CRC Organoid Culture: A Method to Obtain 3D Organoids from Colorectal Cancer Cells

All procedures involving animals have been reviewed by the local institutional animal care committee and the JoVE veterinary review board.

1. Extraction of PDXs into the Cell Suspension for the CRC Organoid Culture

Experimental procedures for dissociation of CRC PDXs are outlined in Figure 1B (step 3).

1. Place the tumor fragments derived from NOD/Shi-scid IL2Rγ null (NOG) mouse on a 10 cm Petri dish.
2. Mince the fragments using sterile razor blades and transfer them into a 15 mL conical tube containing 8 mL of 10% fetal calf serum (FCS)-Dulbecco's Modified Eagle's Medium (DMEM) with 80 µL of collagenase enzyme stock (see Table of Materials).
3. Close the tube tightly and wrap the cap with parafilm to prevent leakage.

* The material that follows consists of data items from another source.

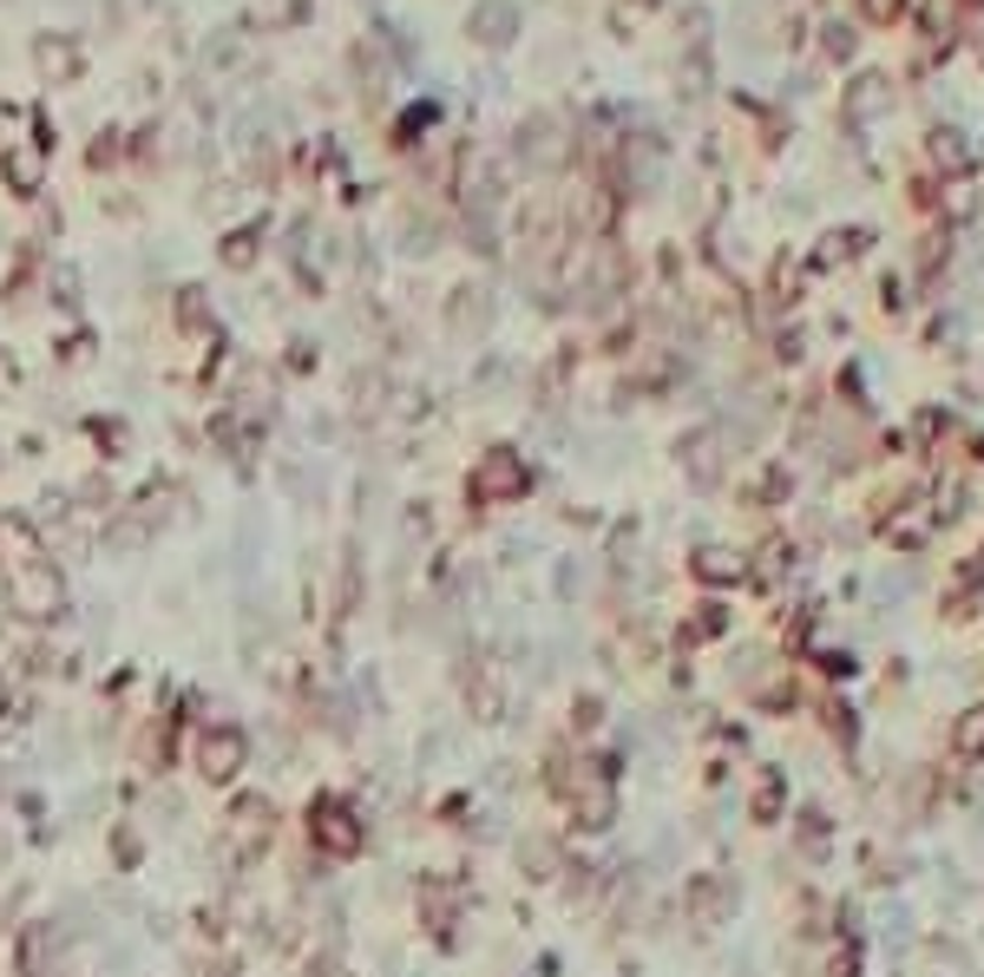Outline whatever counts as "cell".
Listing matches in <instances>:
<instances>
[{
	"label": "cell",
	"mask_w": 984,
	"mask_h": 977,
	"mask_svg": "<svg viewBox=\"0 0 984 977\" xmlns=\"http://www.w3.org/2000/svg\"><path fill=\"white\" fill-rule=\"evenodd\" d=\"M559 780H564V794H571L578 827L604 834V827L617 820V774L604 768V762H578V774H559Z\"/></svg>",
	"instance_id": "cell-1"
},
{
	"label": "cell",
	"mask_w": 984,
	"mask_h": 977,
	"mask_svg": "<svg viewBox=\"0 0 984 977\" xmlns=\"http://www.w3.org/2000/svg\"><path fill=\"white\" fill-rule=\"evenodd\" d=\"M191 755H198V774H204V780H237V774H243V762H250V735L217 722V728H204V735H198V748H191Z\"/></svg>",
	"instance_id": "cell-3"
},
{
	"label": "cell",
	"mask_w": 984,
	"mask_h": 977,
	"mask_svg": "<svg viewBox=\"0 0 984 977\" xmlns=\"http://www.w3.org/2000/svg\"><path fill=\"white\" fill-rule=\"evenodd\" d=\"M571 722H578V728H598V722H604V708H598V702L584 696L578 708H571Z\"/></svg>",
	"instance_id": "cell-12"
},
{
	"label": "cell",
	"mask_w": 984,
	"mask_h": 977,
	"mask_svg": "<svg viewBox=\"0 0 984 977\" xmlns=\"http://www.w3.org/2000/svg\"><path fill=\"white\" fill-rule=\"evenodd\" d=\"M13 604H20L27 617H53V611H60V584H53L47 571H20V577H13Z\"/></svg>",
	"instance_id": "cell-6"
},
{
	"label": "cell",
	"mask_w": 984,
	"mask_h": 977,
	"mask_svg": "<svg viewBox=\"0 0 984 977\" xmlns=\"http://www.w3.org/2000/svg\"><path fill=\"white\" fill-rule=\"evenodd\" d=\"M952 748H958L965 762H984V702H972V708L952 722Z\"/></svg>",
	"instance_id": "cell-7"
},
{
	"label": "cell",
	"mask_w": 984,
	"mask_h": 977,
	"mask_svg": "<svg viewBox=\"0 0 984 977\" xmlns=\"http://www.w3.org/2000/svg\"><path fill=\"white\" fill-rule=\"evenodd\" d=\"M683 906L696 925H729V911H735V879H722V873H696L690 886H683Z\"/></svg>",
	"instance_id": "cell-5"
},
{
	"label": "cell",
	"mask_w": 984,
	"mask_h": 977,
	"mask_svg": "<svg viewBox=\"0 0 984 977\" xmlns=\"http://www.w3.org/2000/svg\"><path fill=\"white\" fill-rule=\"evenodd\" d=\"M263 839H270V800H263V794H250V800H237V807H230L223 846H230L237 859H250V853H263Z\"/></svg>",
	"instance_id": "cell-4"
},
{
	"label": "cell",
	"mask_w": 984,
	"mask_h": 977,
	"mask_svg": "<svg viewBox=\"0 0 984 977\" xmlns=\"http://www.w3.org/2000/svg\"><path fill=\"white\" fill-rule=\"evenodd\" d=\"M781 800H787L781 774H762V787H755V820H774V814H781Z\"/></svg>",
	"instance_id": "cell-11"
},
{
	"label": "cell",
	"mask_w": 984,
	"mask_h": 977,
	"mask_svg": "<svg viewBox=\"0 0 984 977\" xmlns=\"http://www.w3.org/2000/svg\"><path fill=\"white\" fill-rule=\"evenodd\" d=\"M0 708H7V683H0Z\"/></svg>",
	"instance_id": "cell-14"
},
{
	"label": "cell",
	"mask_w": 984,
	"mask_h": 977,
	"mask_svg": "<svg viewBox=\"0 0 984 977\" xmlns=\"http://www.w3.org/2000/svg\"><path fill=\"white\" fill-rule=\"evenodd\" d=\"M309 839L329 859H354L368 846V827H361V814H354L342 794H322V800H309Z\"/></svg>",
	"instance_id": "cell-2"
},
{
	"label": "cell",
	"mask_w": 984,
	"mask_h": 977,
	"mask_svg": "<svg viewBox=\"0 0 984 977\" xmlns=\"http://www.w3.org/2000/svg\"><path fill=\"white\" fill-rule=\"evenodd\" d=\"M834 977H860V958H853V951H841V958H834Z\"/></svg>",
	"instance_id": "cell-13"
},
{
	"label": "cell",
	"mask_w": 984,
	"mask_h": 977,
	"mask_svg": "<svg viewBox=\"0 0 984 977\" xmlns=\"http://www.w3.org/2000/svg\"><path fill=\"white\" fill-rule=\"evenodd\" d=\"M696 577H703V584H729V577H742V558H729V552H703V558H696Z\"/></svg>",
	"instance_id": "cell-10"
},
{
	"label": "cell",
	"mask_w": 984,
	"mask_h": 977,
	"mask_svg": "<svg viewBox=\"0 0 984 977\" xmlns=\"http://www.w3.org/2000/svg\"><path fill=\"white\" fill-rule=\"evenodd\" d=\"M722 629H729V611H722V604H696V617H690L683 636H690V643H709V636H722Z\"/></svg>",
	"instance_id": "cell-9"
},
{
	"label": "cell",
	"mask_w": 984,
	"mask_h": 977,
	"mask_svg": "<svg viewBox=\"0 0 984 977\" xmlns=\"http://www.w3.org/2000/svg\"><path fill=\"white\" fill-rule=\"evenodd\" d=\"M519 486H525V480H519V466H512V460H492L486 473H480V492H486V498H512Z\"/></svg>",
	"instance_id": "cell-8"
}]
</instances>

To dissociate the minced tumor fragments into the cell suspension, agitate it gently for 2 h at 37 °C. Note that there will still be many fragments of undigested tissue remaining in the tube.
4. Centrifuge the tube at 300 x g for 5 min at 4 °C and remove the supernatant. Resolve the cell pellet using 10 mL of 10% FCS-DMEM to make the cell suspension.
5. To eliminate undigested tissue debris, filter the cell suspension twice using the 40 µm cell strainer set on a 50 mL conical tube. Then, centrifuge the flow-through at 300 x g for 5 min at 4 °C. Remove the supernatant and keep the pellet on ice.

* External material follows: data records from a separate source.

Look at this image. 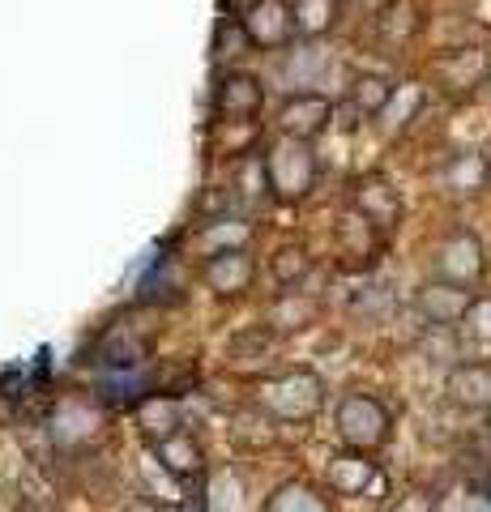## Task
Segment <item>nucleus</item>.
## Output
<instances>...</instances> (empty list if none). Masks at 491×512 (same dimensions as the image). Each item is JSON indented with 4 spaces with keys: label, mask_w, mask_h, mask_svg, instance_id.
I'll use <instances>...</instances> for the list:
<instances>
[{
    "label": "nucleus",
    "mask_w": 491,
    "mask_h": 512,
    "mask_svg": "<svg viewBox=\"0 0 491 512\" xmlns=\"http://www.w3.org/2000/svg\"><path fill=\"white\" fill-rule=\"evenodd\" d=\"M257 410L274 423H312L325 410V376L312 367H287L257 384Z\"/></svg>",
    "instance_id": "f257e3e1"
},
{
    "label": "nucleus",
    "mask_w": 491,
    "mask_h": 512,
    "mask_svg": "<svg viewBox=\"0 0 491 512\" xmlns=\"http://www.w3.org/2000/svg\"><path fill=\"white\" fill-rule=\"evenodd\" d=\"M334 436L355 453H380L393 440V410L368 389H346L334 402Z\"/></svg>",
    "instance_id": "f03ea898"
},
{
    "label": "nucleus",
    "mask_w": 491,
    "mask_h": 512,
    "mask_svg": "<svg viewBox=\"0 0 491 512\" xmlns=\"http://www.w3.org/2000/svg\"><path fill=\"white\" fill-rule=\"evenodd\" d=\"M265 180H269V197L282 201V205H299L312 197L316 188V175H321V163H316V150L312 141H295V137H282L269 141L265 150Z\"/></svg>",
    "instance_id": "7ed1b4c3"
},
{
    "label": "nucleus",
    "mask_w": 491,
    "mask_h": 512,
    "mask_svg": "<svg viewBox=\"0 0 491 512\" xmlns=\"http://www.w3.org/2000/svg\"><path fill=\"white\" fill-rule=\"evenodd\" d=\"M427 265H432V278L457 282V286H479L487 278V269H491L483 239L474 231H466V227H457V231H449L445 239H440Z\"/></svg>",
    "instance_id": "20e7f679"
},
{
    "label": "nucleus",
    "mask_w": 491,
    "mask_h": 512,
    "mask_svg": "<svg viewBox=\"0 0 491 512\" xmlns=\"http://www.w3.org/2000/svg\"><path fill=\"white\" fill-rule=\"evenodd\" d=\"M278 133L282 137H295V141H316L321 133H329L334 124V99L325 90H295L278 103Z\"/></svg>",
    "instance_id": "39448f33"
},
{
    "label": "nucleus",
    "mask_w": 491,
    "mask_h": 512,
    "mask_svg": "<svg viewBox=\"0 0 491 512\" xmlns=\"http://www.w3.org/2000/svg\"><path fill=\"white\" fill-rule=\"evenodd\" d=\"M325 487L342 495V500H372V495L385 491V470L372 461V453L342 448V453L325 461Z\"/></svg>",
    "instance_id": "423d86ee"
},
{
    "label": "nucleus",
    "mask_w": 491,
    "mask_h": 512,
    "mask_svg": "<svg viewBox=\"0 0 491 512\" xmlns=\"http://www.w3.org/2000/svg\"><path fill=\"white\" fill-rule=\"evenodd\" d=\"M201 282L210 286L214 299H244L257 282V261L248 248H218L201 265Z\"/></svg>",
    "instance_id": "0eeeda50"
},
{
    "label": "nucleus",
    "mask_w": 491,
    "mask_h": 512,
    "mask_svg": "<svg viewBox=\"0 0 491 512\" xmlns=\"http://www.w3.org/2000/svg\"><path fill=\"white\" fill-rule=\"evenodd\" d=\"M474 286H457V282H440L427 278L415 291V312L423 316V325H440V329H457L474 303Z\"/></svg>",
    "instance_id": "6e6552de"
},
{
    "label": "nucleus",
    "mask_w": 491,
    "mask_h": 512,
    "mask_svg": "<svg viewBox=\"0 0 491 512\" xmlns=\"http://www.w3.org/2000/svg\"><path fill=\"white\" fill-rule=\"evenodd\" d=\"M321 299L308 295L304 286H282V291L265 303V329L278 333V338H295V333H308L312 325H321Z\"/></svg>",
    "instance_id": "1a4fd4ad"
},
{
    "label": "nucleus",
    "mask_w": 491,
    "mask_h": 512,
    "mask_svg": "<svg viewBox=\"0 0 491 512\" xmlns=\"http://www.w3.org/2000/svg\"><path fill=\"white\" fill-rule=\"evenodd\" d=\"M351 210H359L380 235H389V231L402 227L406 205H402L398 184H389L385 175H363V180L355 184V192H351Z\"/></svg>",
    "instance_id": "9d476101"
},
{
    "label": "nucleus",
    "mask_w": 491,
    "mask_h": 512,
    "mask_svg": "<svg viewBox=\"0 0 491 512\" xmlns=\"http://www.w3.org/2000/svg\"><path fill=\"white\" fill-rule=\"evenodd\" d=\"M150 448H154L158 470H163L167 478H176L180 487L201 483V478H205V448H201V440L193 436V431L180 427V431H171V436L154 440Z\"/></svg>",
    "instance_id": "9b49d317"
},
{
    "label": "nucleus",
    "mask_w": 491,
    "mask_h": 512,
    "mask_svg": "<svg viewBox=\"0 0 491 512\" xmlns=\"http://www.w3.org/2000/svg\"><path fill=\"white\" fill-rule=\"evenodd\" d=\"M244 30V43L248 47H261V52H274V47H287L291 35V9L287 0H252L240 18Z\"/></svg>",
    "instance_id": "f8f14e48"
},
{
    "label": "nucleus",
    "mask_w": 491,
    "mask_h": 512,
    "mask_svg": "<svg viewBox=\"0 0 491 512\" xmlns=\"http://www.w3.org/2000/svg\"><path fill=\"white\" fill-rule=\"evenodd\" d=\"M329 77H334V56H329V47H321V39H299L287 52V60H282V86H287V94L321 90Z\"/></svg>",
    "instance_id": "ddd939ff"
},
{
    "label": "nucleus",
    "mask_w": 491,
    "mask_h": 512,
    "mask_svg": "<svg viewBox=\"0 0 491 512\" xmlns=\"http://www.w3.org/2000/svg\"><path fill=\"white\" fill-rule=\"evenodd\" d=\"M334 248L351 269H368L380 256V248H385V235H380L359 210H342L334 222Z\"/></svg>",
    "instance_id": "4468645a"
},
{
    "label": "nucleus",
    "mask_w": 491,
    "mask_h": 512,
    "mask_svg": "<svg viewBox=\"0 0 491 512\" xmlns=\"http://www.w3.org/2000/svg\"><path fill=\"white\" fill-rule=\"evenodd\" d=\"M214 107H218V116H223L227 124H244L252 116H261V107H265L261 77H252V73H227L223 82H218V90H214Z\"/></svg>",
    "instance_id": "2eb2a0df"
},
{
    "label": "nucleus",
    "mask_w": 491,
    "mask_h": 512,
    "mask_svg": "<svg viewBox=\"0 0 491 512\" xmlns=\"http://www.w3.org/2000/svg\"><path fill=\"white\" fill-rule=\"evenodd\" d=\"M445 397L449 406L470 414L491 410V363H466V359L453 363L445 376Z\"/></svg>",
    "instance_id": "dca6fc26"
},
{
    "label": "nucleus",
    "mask_w": 491,
    "mask_h": 512,
    "mask_svg": "<svg viewBox=\"0 0 491 512\" xmlns=\"http://www.w3.org/2000/svg\"><path fill=\"white\" fill-rule=\"evenodd\" d=\"M261 512H334V508H329V495L321 487L304 483V478H291V483H282L265 495Z\"/></svg>",
    "instance_id": "f3484780"
},
{
    "label": "nucleus",
    "mask_w": 491,
    "mask_h": 512,
    "mask_svg": "<svg viewBox=\"0 0 491 512\" xmlns=\"http://www.w3.org/2000/svg\"><path fill=\"white\" fill-rule=\"evenodd\" d=\"M287 9L295 39H325L338 22V0H291Z\"/></svg>",
    "instance_id": "a211bd4d"
},
{
    "label": "nucleus",
    "mask_w": 491,
    "mask_h": 512,
    "mask_svg": "<svg viewBox=\"0 0 491 512\" xmlns=\"http://www.w3.org/2000/svg\"><path fill=\"white\" fill-rule=\"evenodd\" d=\"M137 427L150 444L163 440V436H171V431L184 427V406L176 402V397H150V402H141V410H137Z\"/></svg>",
    "instance_id": "6ab92c4d"
},
{
    "label": "nucleus",
    "mask_w": 491,
    "mask_h": 512,
    "mask_svg": "<svg viewBox=\"0 0 491 512\" xmlns=\"http://www.w3.org/2000/svg\"><path fill=\"white\" fill-rule=\"evenodd\" d=\"M269 274H274L278 286H304L312 278V256L304 244H282L269 256Z\"/></svg>",
    "instance_id": "aec40b11"
},
{
    "label": "nucleus",
    "mask_w": 491,
    "mask_h": 512,
    "mask_svg": "<svg viewBox=\"0 0 491 512\" xmlns=\"http://www.w3.org/2000/svg\"><path fill=\"white\" fill-rule=\"evenodd\" d=\"M393 86H398V82H393V77H385V73H363V77H355V86H351L355 111H359V116H368V120H376L380 111H385Z\"/></svg>",
    "instance_id": "412c9836"
},
{
    "label": "nucleus",
    "mask_w": 491,
    "mask_h": 512,
    "mask_svg": "<svg viewBox=\"0 0 491 512\" xmlns=\"http://www.w3.org/2000/svg\"><path fill=\"white\" fill-rule=\"evenodd\" d=\"M445 188H453V192H479V188H487V158L474 154V150L453 154V163L445 167Z\"/></svg>",
    "instance_id": "4be33fe9"
},
{
    "label": "nucleus",
    "mask_w": 491,
    "mask_h": 512,
    "mask_svg": "<svg viewBox=\"0 0 491 512\" xmlns=\"http://www.w3.org/2000/svg\"><path fill=\"white\" fill-rule=\"evenodd\" d=\"M423 359L427 363H436V367H453V363H462V346H457V329H440V325H427L423 333Z\"/></svg>",
    "instance_id": "5701e85b"
},
{
    "label": "nucleus",
    "mask_w": 491,
    "mask_h": 512,
    "mask_svg": "<svg viewBox=\"0 0 491 512\" xmlns=\"http://www.w3.org/2000/svg\"><path fill=\"white\" fill-rule=\"evenodd\" d=\"M419 107H423V86L402 82V86H393L389 103H385V111H380L376 120H385L389 128H402V124H410V116H415Z\"/></svg>",
    "instance_id": "b1692460"
},
{
    "label": "nucleus",
    "mask_w": 491,
    "mask_h": 512,
    "mask_svg": "<svg viewBox=\"0 0 491 512\" xmlns=\"http://www.w3.org/2000/svg\"><path fill=\"white\" fill-rule=\"evenodd\" d=\"M235 192L248 205H261L269 197V180H265V163L261 158H244L240 171H235Z\"/></svg>",
    "instance_id": "393cba45"
},
{
    "label": "nucleus",
    "mask_w": 491,
    "mask_h": 512,
    "mask_svg": "<svg viewBox=\"0 0 491 512\" xmlns=\"http://www.w3.org/2000/svg\"><path fill=\"white\" fill-rule=\"evenodd\" d=\"M457 329H466V338H470V342L491 346V295H474L470 312H466V320H462Z\"/></svg>",
    "instance_id": "a878e982"
},
{
    "label": "nucleus",
    "mask_w": 491,
    "mask_h": 512,
    "mask_svg": "<svg viewBox=\"0 0 491 512\" xmlns=\"http://www.w3.org/2000/svg\"><path fill=\"white\" fill-rule=\"evenodd\" d=\"M385 308H393L389 286H363V291L351 299V312H363V316H380Z\"/></svg>",
    "instance_id": "bb28decb"
},
{
    "label": "nucleus",
    "mask_w": 491,
    "mask_h": 512,
    "mask_svg": "<svg viewBox=\"0 0 491 512\" xmlns=\"http://www.w3.org/2000/svg\"><path fill=\"white\" fill-rule=\"evenodd\" d=\"M210 244H214V252L218 248H248V227L244 222H214V231H210Z\"/></svg>",
    "instance_id": "cd10ccee"
},
{
    "label": "nucleus",
    "mask_w": 491,
    "mask_h": 512,
    "mask_svg": "<svg viewBox=\"0 0 491 512\" xmlns=\"http://www.w3.org/2000/svg\"><path fill=\"white\" fill-rule=\"evenodd\" d=\"M385 512H436V500L427 491H402V495H393Z\"/></svg>",
    "instance_id": "c85d7f7f"
},
{
    "label": "nucleus",
    "mask_w": 491,
    "mask_h": 512,
    "mask_svg": "<svg viewBox=\"0 0 491 512\" xmlns=\"http://www.w3.org/2000/svg\"><path fill=\"white\" fill-rule=\"evenodd\" d=\"M487 188H491V158H487Z\"/></svg>",
    "instance_id": "c756f323"
},
{
    "label": "nucleus",
    "mask_w": 491,
    "mask_h": 512,
    "mask_svg": "<svg viewBox=\"0 0 491 512\" xmlns=\"http://www.w3.org/2000/svg\"><path fill=\"white\" fill-rule=\"evenodd\" d=\"M487 94H491V73H487Z\"/></svg>",
    "instance_id": "7c9ffc66"
}]
</instances>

2. Generation of the CRC Organoids Cultured on Artificial Extracellular Matrix

Experimental procedures for the CRC organoid culture of the colon PDXs are outlined in Figure 1B (step 4).

1. Establish a culture medium suitable for the PDX-derived CRC organoids (see Table of Materials, "the CRC organoid culture medium").
2. Apply 150 µL of artificial extracellular matrix (see Table of Materials) per well on a 12-well plate on ice and then incubate it for 30-60 min in a 37 °C, 5% CO₂ incubator to solidify the gels.
3. Suspend the cell pellet (as described in 1.5). Remove the supernatant and keep the pellet on ice) in the CRC organoid culture medium (from step 2.1) with 5% FCS to achieve adjustment to 3 x 10⁵ cells/mL. Then, seed 1 mL of the medium onto the artificial extracellular matrix-coated plate prepared in step 1.2 and incubate overnight at 37 °C under 5% CO₂. Use a hemocytometer for counting the number of tumor cells including single cells and multicellular clusters (a group of adherent cells) in the cell suspension.
   NOTE: 5% FCS is used to quench the residual enzymatic activity of collagenase in this study.
4. Carefully collect the culture medium, including floating cells that have detached from the artificial extracellular matrix-coated plate, into a 1.5 mL centrifuge tube on the following day and centrifuge it at 1,400 x g for 5 min. Then, remove the supernatant and resuspend the pellet in 70 µL of artificial extracellular matrix on ice.
5. To increase CRC cell viability, overlay the tumor cell-containing artificial extracellular matrix onto the tumor organoid cells attached to the artificial extracellular matrix-coated plate and incubate for 30 min in a 37 °C, 5% CO₂ incubator to solidify the artificial extracellular matrix coating. Then, incubate it with 1 mL of the CRC organoid cell culture medium with 1% FCS at 37 °C under 5% CO₂.
6. Change the culture medium every second day. As the CRC organoids fill the medium, it may become necessary to change the medium daily.